Transformer les propositions pédagogiques impériales
La pratique de l’éducation physique, telle qu’elle se déploie dans les cours d’école, se distingue pourtant de ces théories, elles-mêmes discutées par les enseignants et experts africains.
Les rapports d’inspection scolaire, en Gold Coast ou en Côte d’Ivoire, insistent sur l’important décalage entre ces textes programmatiques et leur application. D’une part, les enseignants se préoccupent souvent bien peu de ces questions morales. D’autre part, il est fréquent que les cours d’éducation physique soient déconsidérés par les enseignants comme les élèves. Ils leur préfèrent les matières classiques, bien plus importantes pour accéder à une éventuelle scolarité supérieure et à une position professionnelle avantageuse (employés de bureau, enseignants). À ce titre, les récriminations des défenseurs de l’éducation physique sont paradoxales. Ils déplorent la dévalorisation d’une discipline à laquelle ils accordent un grand prix, mais qui n’a qu’un faible intérêt pour accomplir le parcours scolaire idéal qu’ils participent eux-mêmes à promouvoir.

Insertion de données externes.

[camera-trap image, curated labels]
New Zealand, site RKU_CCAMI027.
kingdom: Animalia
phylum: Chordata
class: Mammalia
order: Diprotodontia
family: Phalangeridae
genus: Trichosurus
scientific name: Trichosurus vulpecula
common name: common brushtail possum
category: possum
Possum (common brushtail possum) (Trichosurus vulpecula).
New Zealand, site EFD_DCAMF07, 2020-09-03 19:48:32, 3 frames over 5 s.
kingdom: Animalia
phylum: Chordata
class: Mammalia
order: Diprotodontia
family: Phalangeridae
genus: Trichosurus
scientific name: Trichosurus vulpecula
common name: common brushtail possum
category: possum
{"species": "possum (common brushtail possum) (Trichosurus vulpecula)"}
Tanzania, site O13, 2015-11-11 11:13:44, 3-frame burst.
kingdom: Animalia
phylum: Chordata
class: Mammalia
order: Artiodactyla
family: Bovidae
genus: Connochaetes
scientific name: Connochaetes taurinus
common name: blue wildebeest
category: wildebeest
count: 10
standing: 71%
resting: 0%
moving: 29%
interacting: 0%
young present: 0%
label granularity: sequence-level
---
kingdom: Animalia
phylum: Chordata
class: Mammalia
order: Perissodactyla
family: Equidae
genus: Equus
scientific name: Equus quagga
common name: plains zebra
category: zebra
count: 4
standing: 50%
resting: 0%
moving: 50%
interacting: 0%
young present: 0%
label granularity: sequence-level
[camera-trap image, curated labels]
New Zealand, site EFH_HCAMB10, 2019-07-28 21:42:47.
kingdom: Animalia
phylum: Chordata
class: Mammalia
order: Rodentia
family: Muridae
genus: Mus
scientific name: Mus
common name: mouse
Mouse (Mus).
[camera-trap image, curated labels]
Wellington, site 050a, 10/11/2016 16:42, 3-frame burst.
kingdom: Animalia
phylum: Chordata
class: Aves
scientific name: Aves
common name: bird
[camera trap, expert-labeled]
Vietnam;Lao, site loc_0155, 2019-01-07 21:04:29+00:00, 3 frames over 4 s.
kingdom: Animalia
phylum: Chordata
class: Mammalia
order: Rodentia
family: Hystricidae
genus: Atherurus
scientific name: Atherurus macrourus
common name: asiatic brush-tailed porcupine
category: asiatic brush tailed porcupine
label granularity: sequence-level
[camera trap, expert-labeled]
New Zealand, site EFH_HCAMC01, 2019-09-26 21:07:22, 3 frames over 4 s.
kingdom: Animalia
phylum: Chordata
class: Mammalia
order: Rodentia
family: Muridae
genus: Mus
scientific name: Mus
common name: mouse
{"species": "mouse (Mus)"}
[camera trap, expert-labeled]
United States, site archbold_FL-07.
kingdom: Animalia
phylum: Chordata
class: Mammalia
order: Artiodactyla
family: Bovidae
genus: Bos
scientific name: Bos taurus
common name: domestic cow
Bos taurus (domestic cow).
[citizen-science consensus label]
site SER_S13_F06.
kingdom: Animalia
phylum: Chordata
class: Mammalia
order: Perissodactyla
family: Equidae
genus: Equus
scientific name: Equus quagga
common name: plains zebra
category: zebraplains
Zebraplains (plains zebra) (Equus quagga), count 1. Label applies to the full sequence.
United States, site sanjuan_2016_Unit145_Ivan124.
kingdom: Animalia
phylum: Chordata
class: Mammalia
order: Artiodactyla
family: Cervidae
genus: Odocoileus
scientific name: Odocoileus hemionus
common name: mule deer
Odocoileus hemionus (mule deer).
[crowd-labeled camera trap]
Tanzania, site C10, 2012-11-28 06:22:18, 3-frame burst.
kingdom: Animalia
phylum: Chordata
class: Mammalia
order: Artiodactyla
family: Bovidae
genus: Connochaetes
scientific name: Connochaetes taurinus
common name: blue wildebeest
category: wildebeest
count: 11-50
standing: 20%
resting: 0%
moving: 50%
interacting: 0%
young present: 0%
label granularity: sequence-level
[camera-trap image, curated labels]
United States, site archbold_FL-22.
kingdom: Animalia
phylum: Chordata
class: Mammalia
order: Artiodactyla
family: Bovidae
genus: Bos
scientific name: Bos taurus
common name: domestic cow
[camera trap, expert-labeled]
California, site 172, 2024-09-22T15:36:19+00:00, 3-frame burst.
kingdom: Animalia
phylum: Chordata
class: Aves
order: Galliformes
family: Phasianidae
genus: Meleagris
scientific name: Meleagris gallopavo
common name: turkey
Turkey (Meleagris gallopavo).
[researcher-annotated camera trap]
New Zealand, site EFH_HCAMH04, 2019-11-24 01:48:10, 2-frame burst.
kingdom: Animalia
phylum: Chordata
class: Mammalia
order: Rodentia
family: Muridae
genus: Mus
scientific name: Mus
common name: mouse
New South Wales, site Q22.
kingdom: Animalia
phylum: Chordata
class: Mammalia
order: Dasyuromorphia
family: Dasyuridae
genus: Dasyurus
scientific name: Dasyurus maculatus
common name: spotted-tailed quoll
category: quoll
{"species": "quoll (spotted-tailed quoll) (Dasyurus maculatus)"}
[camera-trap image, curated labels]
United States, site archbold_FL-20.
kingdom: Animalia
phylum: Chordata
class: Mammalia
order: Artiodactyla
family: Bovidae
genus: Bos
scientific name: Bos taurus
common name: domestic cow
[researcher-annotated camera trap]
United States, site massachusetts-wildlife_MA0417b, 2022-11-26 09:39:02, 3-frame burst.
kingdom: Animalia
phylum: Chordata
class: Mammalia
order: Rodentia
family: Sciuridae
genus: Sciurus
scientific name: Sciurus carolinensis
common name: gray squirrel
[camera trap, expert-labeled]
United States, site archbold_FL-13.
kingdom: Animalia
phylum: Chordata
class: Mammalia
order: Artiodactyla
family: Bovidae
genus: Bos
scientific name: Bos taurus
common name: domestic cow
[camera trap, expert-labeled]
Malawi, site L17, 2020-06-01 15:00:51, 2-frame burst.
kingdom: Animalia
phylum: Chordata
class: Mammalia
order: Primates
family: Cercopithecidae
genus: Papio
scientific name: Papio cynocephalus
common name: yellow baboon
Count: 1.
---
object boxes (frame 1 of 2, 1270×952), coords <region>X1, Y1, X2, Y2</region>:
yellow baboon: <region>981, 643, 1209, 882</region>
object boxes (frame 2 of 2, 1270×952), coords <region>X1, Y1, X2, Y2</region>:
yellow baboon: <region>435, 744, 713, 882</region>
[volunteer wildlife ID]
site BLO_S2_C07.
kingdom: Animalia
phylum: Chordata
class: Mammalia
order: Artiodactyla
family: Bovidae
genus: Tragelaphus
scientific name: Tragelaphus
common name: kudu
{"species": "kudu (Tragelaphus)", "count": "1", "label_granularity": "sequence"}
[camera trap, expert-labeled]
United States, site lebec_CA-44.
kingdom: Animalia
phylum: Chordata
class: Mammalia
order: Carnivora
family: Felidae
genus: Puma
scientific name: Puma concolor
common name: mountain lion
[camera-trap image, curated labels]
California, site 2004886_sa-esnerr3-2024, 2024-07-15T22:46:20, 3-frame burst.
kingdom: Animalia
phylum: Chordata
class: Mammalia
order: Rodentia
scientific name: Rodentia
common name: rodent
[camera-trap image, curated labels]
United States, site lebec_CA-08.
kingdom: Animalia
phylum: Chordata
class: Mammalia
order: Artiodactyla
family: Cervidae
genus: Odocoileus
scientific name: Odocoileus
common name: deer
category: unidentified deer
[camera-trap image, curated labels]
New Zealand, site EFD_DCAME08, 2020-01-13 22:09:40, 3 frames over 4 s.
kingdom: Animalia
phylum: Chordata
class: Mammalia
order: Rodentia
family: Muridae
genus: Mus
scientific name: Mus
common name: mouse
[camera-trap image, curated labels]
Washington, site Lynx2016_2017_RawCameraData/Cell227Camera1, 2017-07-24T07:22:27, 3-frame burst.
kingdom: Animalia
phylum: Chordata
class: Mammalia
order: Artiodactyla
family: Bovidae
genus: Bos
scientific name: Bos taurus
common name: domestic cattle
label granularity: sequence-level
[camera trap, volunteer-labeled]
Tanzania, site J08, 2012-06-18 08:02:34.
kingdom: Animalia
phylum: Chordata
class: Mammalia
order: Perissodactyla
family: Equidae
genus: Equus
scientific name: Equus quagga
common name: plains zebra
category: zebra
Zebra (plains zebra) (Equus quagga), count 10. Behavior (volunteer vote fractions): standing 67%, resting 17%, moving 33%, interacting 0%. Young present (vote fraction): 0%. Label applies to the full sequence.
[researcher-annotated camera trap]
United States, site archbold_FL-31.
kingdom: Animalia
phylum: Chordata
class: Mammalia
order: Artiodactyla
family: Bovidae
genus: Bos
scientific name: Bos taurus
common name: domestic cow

Parallèlement l’expertise en éducation physique est revendiquée par un nombre croissant d’enseignants originaires des colonies, particulièrement en Gold Coast. À partir des années 1930, nombre d’entre eux suivent une formation spécialisée en Grande-Bretagne, avant de revenir enseigner dans des centres de formation d’enseignants ou des établissements secondaires réputés. En 1955, 135 spécialistes (dont 14 femmes) ont suivi des formations avancées, en Grande-Bretagne ou en Gold Coast, via un cursus spécialisé de deux ans. Ces spécialistes nouvellement formés (comme Edward Teye-Botchway, Betty Okine ou Robert T. Orleans-Pobee) prennent une part grandissante dans les débats sur l’éducation physique. Ils s’investissent dans les réformes successives qui régissent cette discipline et occupent des postes clés au sein de l’administration. Pendant les années 1950, certains d’entre eux débattent de l’opportunité d’africaniser cet enseignement et de s’appuyer sur des activités physiques et sportives locales. Ils développent aussi des curriculums différenciés selon le sexe des élèves. Ces intellectuels et enseignants africains participent au bouillonnement intellectuel et politique qui secoue le Ghana, en passe d’acquérir son indépendance en 1957.
Avec les indépendances, l’éducation physique et sportive conserve sa charge idéologique. Plutôt que des sujets de l’empire, les pédagogues africains éduquent dorénavant des jeunes citoyens. Mais les experts réinvestissent aussi les débats coloniaux sur les dangers du sport féminin et sur l’apprentissage de la discipline. En parallèle, un nouveau débat émerge : la détection et la formation de futurs champions capables de représenter dignement leur pays à l’étranger.